What this exercise asks:
• A. Copy the aviation speech word for word, from "Good evening. It" up to and including "remarks relatively brief.".
• B. Name every percentage that appears in the aviation speech.
• C. Answer these questions using the aviation speech:
(i) Who piloted the first scheduled flight between St. Petersburg and Tampa?
(ii) On what date did that flight take place?
(iii) How many tonnes of cargo will the industry transport this year?

Text segment:
━━━━
Good evening. It is a great pleasure to be able to address the members of this group. I recognize that I am the only one standing between all of us and dinner, and with that in mind I will keep these remarks relatively brief.
In a few months we will celebrate 100 years of commercial flight. On 1 January 1914 Tony Jannus piloted the first scheduled flight between St. Petersburg and Tampa, Florida, carrying a single passenger. By the way, I’m afraid there’s no truth to the rumor that this passenger was actually a travel agent on a “fam trip”.
Joking aside, the vantage point of nearly a century of operations provides an excellent point to pause and reflect on the amazing transformation aviation has brought. This year, our industry will safely and securely transport more than 3 billion people—equivalent to around 44% of the world’s population--and 48 million tonnes of cargo—representing around 35% of world trade by value. This activity supports 3.5% of global GDP, equivalent to $2.2 trillion annually. We connect people to business and reunite family and friends. And by bringing people of different cultures together, we foster opportunities for greater understanding and friendship.
━━━━
Listed entries:
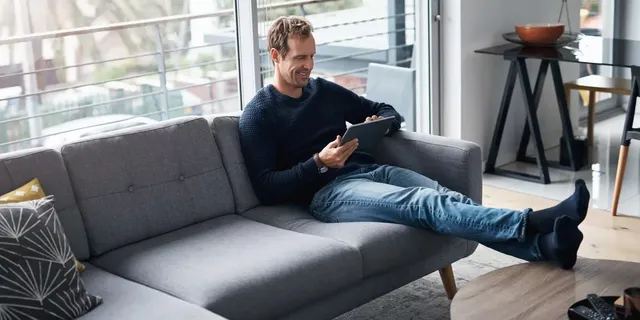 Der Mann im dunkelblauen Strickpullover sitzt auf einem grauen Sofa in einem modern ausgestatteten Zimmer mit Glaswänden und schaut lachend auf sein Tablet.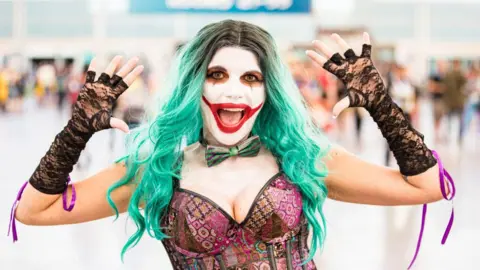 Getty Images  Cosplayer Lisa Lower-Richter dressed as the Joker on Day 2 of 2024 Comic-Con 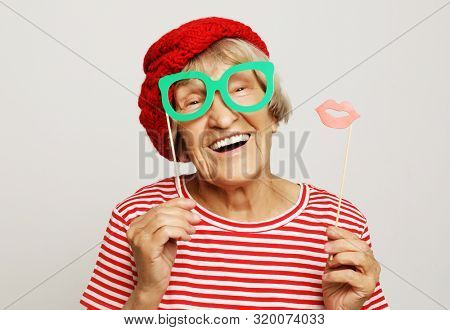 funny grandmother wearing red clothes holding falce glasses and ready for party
━━━━
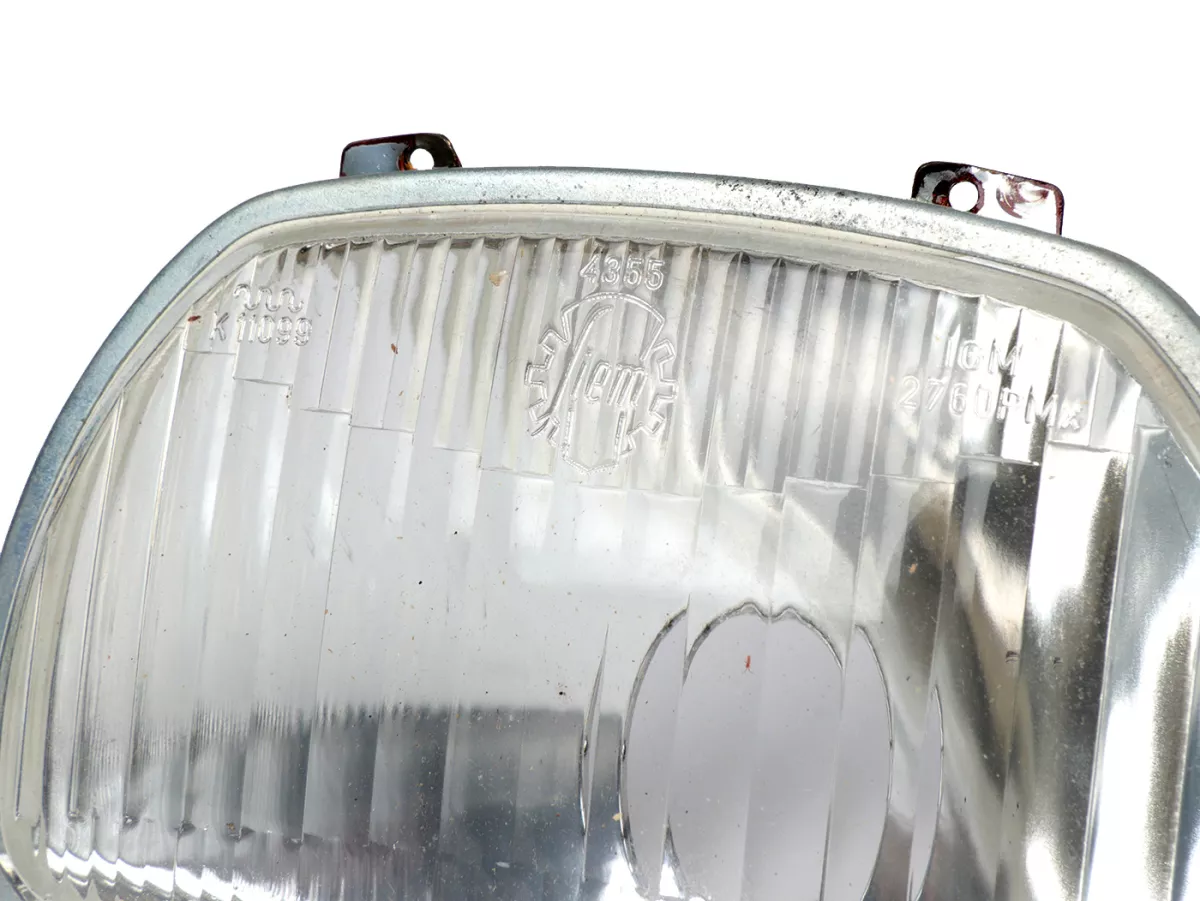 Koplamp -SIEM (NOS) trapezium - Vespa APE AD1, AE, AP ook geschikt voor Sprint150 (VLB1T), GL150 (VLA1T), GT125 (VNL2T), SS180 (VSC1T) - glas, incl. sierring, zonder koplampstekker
━━━━
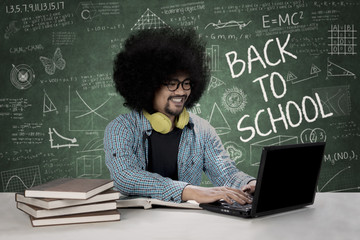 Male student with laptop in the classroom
━━━━
Solutions to the exercise:
• A.
Good evening. It is a great pleasure to be able to address the members of this group. I recognize that I am the only one standing between all of us and dinner, and with that in mind I will keep these remarks relatively brief.

• B.
44%
35%
3.5%

• C.
(i) Tony Jannus
(ii) 1 January 1914
(iii) 48 million tonnes